:: SHORT TASK A ::
Answer these questions about the FPGA excerpt:
(i) Which programmer is used to transfer the bitstream to the Go board?
(ii) Which HDL did the writer decide to go with?
(iii) From which microcontroller does FLOPPY.CAFE control a 3.5 inch floppy drive?

:: EXCERPT ::
────────────────────

Now I had everything I needed to get up and running. The book recommends the Lattice iCECube2 IDE. I gave it a try and well, it works. As I have already played with the open source FPGA toolchain I soon switched over. So Yosys and nextnpr and GNU make were my tools of choice. For transferring the bitstream to the Go board I use the Lattice Diamond programmer, since my machine is running Windows.

The book gives an excellent introduction with many nice example projects. So I controlled the LEDs with the keys, built a Flip-Flop, debounced the switch and played around with the seven segment display. The tiny board is really versatile and fun to play with. In the book all sources are in Verilog and VHDL so you can learn both if you like. I decided to go with Verilog. I also played around with Amaranth which is a python based HDL toolchain and comes with support for the Go board.

In the back of my head I was already considering my own projects ideas. Then I came across FLOPPY.CAFE on Hacker News. The idea of this site is to control a 3.5 inch floppy drive from a Teensy 4.0 microcontroller. The main thing you have to do is watch the data line from the drive. I thought: “Hey, I can do this from my FPGA!". The floppy I/O-pins are 5V rated, but the outputs are open drain and you have to supply a pull up externally. So we can pull up the “Read Data”-pin to the 3.3V from our Pmod connector and we are done. No fancy level converters required. And an old floppy drive is still collecting dust in our attic, together with the required ATX power supply. So I started screwing all components down on a wood board, to get a robust setup.

────────────────────

(Rows from a spatial reasoning dataset)
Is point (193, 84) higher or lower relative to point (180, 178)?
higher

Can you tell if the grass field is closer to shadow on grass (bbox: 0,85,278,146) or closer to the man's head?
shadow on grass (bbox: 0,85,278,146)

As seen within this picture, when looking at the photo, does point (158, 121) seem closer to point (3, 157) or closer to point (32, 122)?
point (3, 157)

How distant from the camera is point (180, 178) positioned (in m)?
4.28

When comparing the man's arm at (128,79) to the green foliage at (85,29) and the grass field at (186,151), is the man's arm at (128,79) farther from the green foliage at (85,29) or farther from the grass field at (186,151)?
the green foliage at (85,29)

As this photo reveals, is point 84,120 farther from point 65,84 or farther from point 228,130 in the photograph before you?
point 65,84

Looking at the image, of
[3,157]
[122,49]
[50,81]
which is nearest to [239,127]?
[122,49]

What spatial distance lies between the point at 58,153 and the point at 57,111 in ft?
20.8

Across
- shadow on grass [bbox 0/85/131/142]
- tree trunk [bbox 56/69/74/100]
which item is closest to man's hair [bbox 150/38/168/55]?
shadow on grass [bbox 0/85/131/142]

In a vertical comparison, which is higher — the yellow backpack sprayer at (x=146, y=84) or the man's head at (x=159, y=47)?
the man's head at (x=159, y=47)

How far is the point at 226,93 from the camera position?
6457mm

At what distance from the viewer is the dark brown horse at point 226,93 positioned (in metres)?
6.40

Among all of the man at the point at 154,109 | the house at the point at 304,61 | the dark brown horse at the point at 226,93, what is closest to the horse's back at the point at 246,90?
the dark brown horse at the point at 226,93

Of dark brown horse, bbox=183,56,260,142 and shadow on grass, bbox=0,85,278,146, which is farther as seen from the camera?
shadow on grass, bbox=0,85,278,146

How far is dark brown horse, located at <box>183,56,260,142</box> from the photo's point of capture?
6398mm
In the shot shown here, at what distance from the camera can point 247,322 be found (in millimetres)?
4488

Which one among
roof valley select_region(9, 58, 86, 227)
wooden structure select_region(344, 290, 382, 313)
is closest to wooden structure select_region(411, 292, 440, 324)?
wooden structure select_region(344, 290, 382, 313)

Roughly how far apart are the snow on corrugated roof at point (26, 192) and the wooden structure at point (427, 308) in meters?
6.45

────────────────────

:: SHORT TASK B ::
Copy out the entries from the line containing "Of dark brown" through the end of the entries.

:: CORRECT RESPONSE A ::
(i) The Lattice Diamond programmer
(ii) Verilog
(iii) A Teensy 4.0

:: CORRECT RESPONSE B ::
Of dark brown horse, bbox=183,56,260,142 and shadow on grass, bbox=0,85,278,146, which is farther as seen from the camera?
shadow on grass, bbox=0,85,278,146

How far is dark brown horse, located at <box>183,56,260,142</box> from the photo's point of capture?
6398mm
In the shot shown here, at what distance from the camera can point 247,322 be found (in millimetres)?
4488

Which one among
roof valley select_region(9, 58, 86, 227)
wooden structure select_region(344, 290, 382, 313)
is closest to wooden structure select_region(411, 292, 440, 324)?
wooden structure select_region(344, 290, 382, 313)

Roughly how far apart are the snow on corrugated roof at point (26, 192) and the wooden structure at point (427, 308) in meters?
6.45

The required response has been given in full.